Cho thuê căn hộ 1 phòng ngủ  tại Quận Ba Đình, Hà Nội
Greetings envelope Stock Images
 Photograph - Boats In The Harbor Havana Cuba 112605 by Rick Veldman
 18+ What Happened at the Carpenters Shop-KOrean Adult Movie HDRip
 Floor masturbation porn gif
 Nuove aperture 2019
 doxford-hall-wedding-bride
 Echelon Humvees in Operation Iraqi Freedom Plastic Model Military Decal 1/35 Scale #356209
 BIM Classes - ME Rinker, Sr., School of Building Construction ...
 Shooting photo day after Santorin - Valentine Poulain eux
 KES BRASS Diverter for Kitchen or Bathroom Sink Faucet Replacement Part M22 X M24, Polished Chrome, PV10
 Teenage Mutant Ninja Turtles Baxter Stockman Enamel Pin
==*==
#### [EXERCISE GOAL]
Repeat the listing exactly.

#### [COMPLETED TASK]
Cho thuê căn hộ 1 phòng ngủ  tại Quận Ba Đình, Hà Nội
Greetings envelope Stock Images
 Photograph - Boats In The Harbor Havana Cuba 112605 by Rick Veldman
 18+ What Happened at the Carpenters Shop-KOrean Adult Movie HDRip
 Floor masturbation porn gif
 Nuove aperture 2019
 doxford-hall-wedding-bride
 Echelon Humvees in Operation Iraqi Freedom Plastic Model Military Decal 1/35 Scale #356209
 BIM Classes - ME Rinker, Sr., School of Building Construction ...
 Shooting photo day after Santorin - Valentine Poulain eux
 KES BRASS Diverter for Kitchen or Bathroom Sink Faucet Replacement Part M22 X M24, Polished Chrome, PV10
 Teenage Mutant Ninja Turtles Baxter Stockman Enamel Pin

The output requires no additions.